• _Texte extrait_:
Unidivers – Depuis la création de la compagnie La Bazooka en 2002, les figures de la culture populaire nourrissent votre travail – momies, héroïnes de manga hybrides, « Vénus de Willendorf », etc. C’est au tour de la figure du fantôme d‘être traitée. Pourquoi avoir opté pour ce choix ?

Sarah Crépin – Les études et le métier de danseur et chorégraphe façonnent une certaine culture du corps. On nous demande jour après jour de l’incarner et de le rendre visible. À l’inverse de ce que l’on cherche à atteindre au cours de cette formation, Pillowgraphies emmènent les danseurs dans une dissolution du corps jusqu’à sa disparition quasi totale. Représenter des gens sans corps – qui ne sont pas faits de chair et d’os – était assez excitant, car c’est un nouveau cheminement à appréhender. De quelle manière peut-on se dissoudre ?

Étienne Cuppens – La figure du fantôme elle-même est un véritable terrain de jeu. La grande majorité des personnes se rappelle avoir joué aux fantômes avec les draps des parents ou des grands parents. Pillowgraphies est un moyen de retrouver ce plaisir et de communiquer sur le plaisir du jeu.

Unidivers – Le public est plongé dans un univers fantomatique et flottant au moyen du dispositif de la lumière noire. C’est un monde aux frontières de l’invisible et de la magie qui s’ouvre à lui. De quelle manière a été pensée la chorégraphie et la gestuelle particulière qui en découle ?

Sarah Crépin – La lumière noire est un artifice permettant une certaine forme d’illusion, une vision chère à l’univers théâtral – lieu de la boîte noire et propice à la magie. Nous n’avons pas la technicité des magiciens, mais avec cette technologie accessible, le phénomène a pu être accentué. L’illusion fonctionne.

• _Données fournies_:

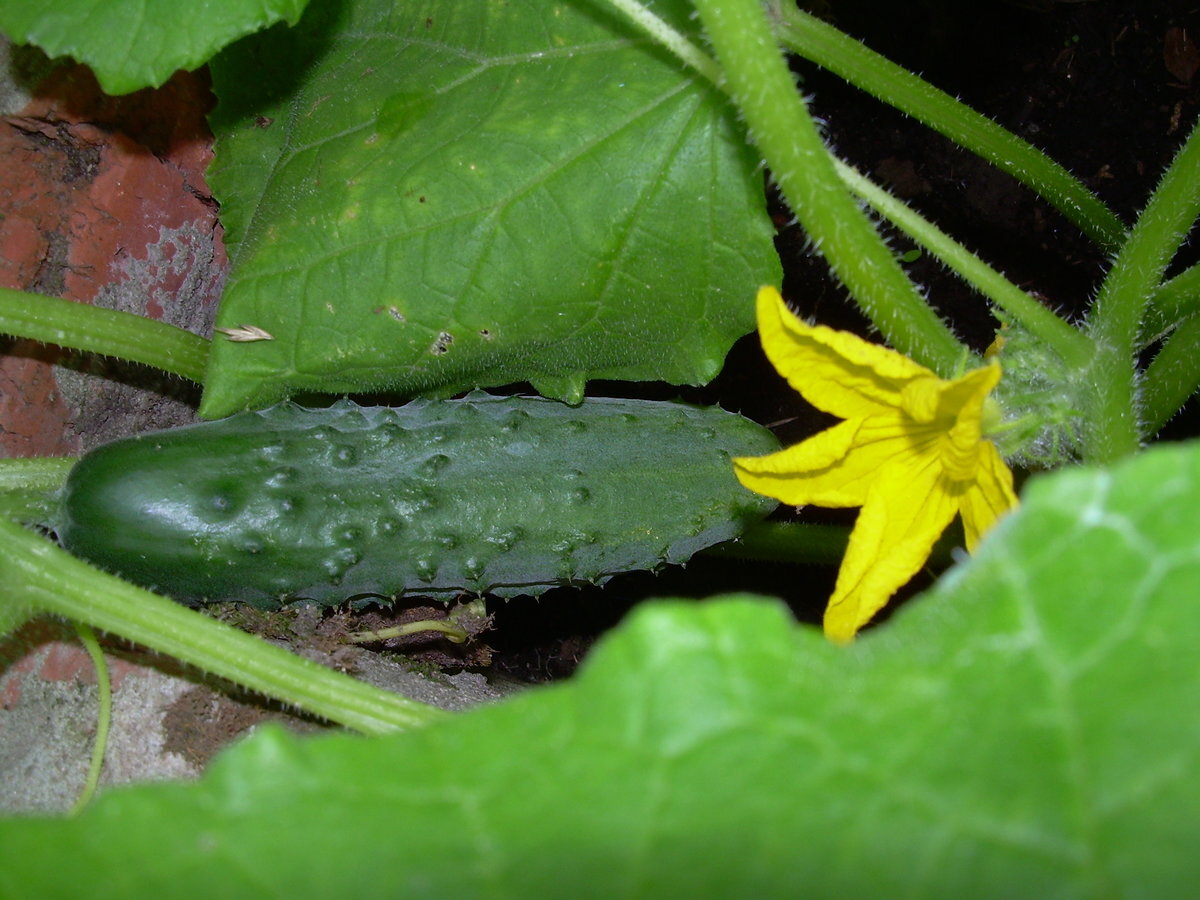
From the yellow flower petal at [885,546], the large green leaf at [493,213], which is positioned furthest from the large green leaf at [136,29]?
the yellow flower petal at [885,546]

• _Exercice_:
Recopiez mot pour mot le passage de l'entretien sur Pillowgraphies qui commence par « Unidivers – Le » et se poursuit jusqu'à « accentué. L’illusion fonctionne. ».

• _Réponse_:
Unidivers – Le public est plongé dans un univers fantomatique et flottant au moyen du dispositif de la lumière noire. C’est un monde aux frontières de l’invisible et de la magie qui s’ouvre à lui. De quelle manière a été pensée la chorégraphie et la gestuelle particulière qui en découle ?

Sarah Crépin – La lumière noire est un artifice permettant une certaine forme d’illusion, une vision chère à l’univers théâtral – lieu de la boîte noire et propice à la magie. Nous n’avons pas la technicité des magiciens, mais avec cette technologie accessible, le phénomène a pu être accentué. L’illusion fonctionne.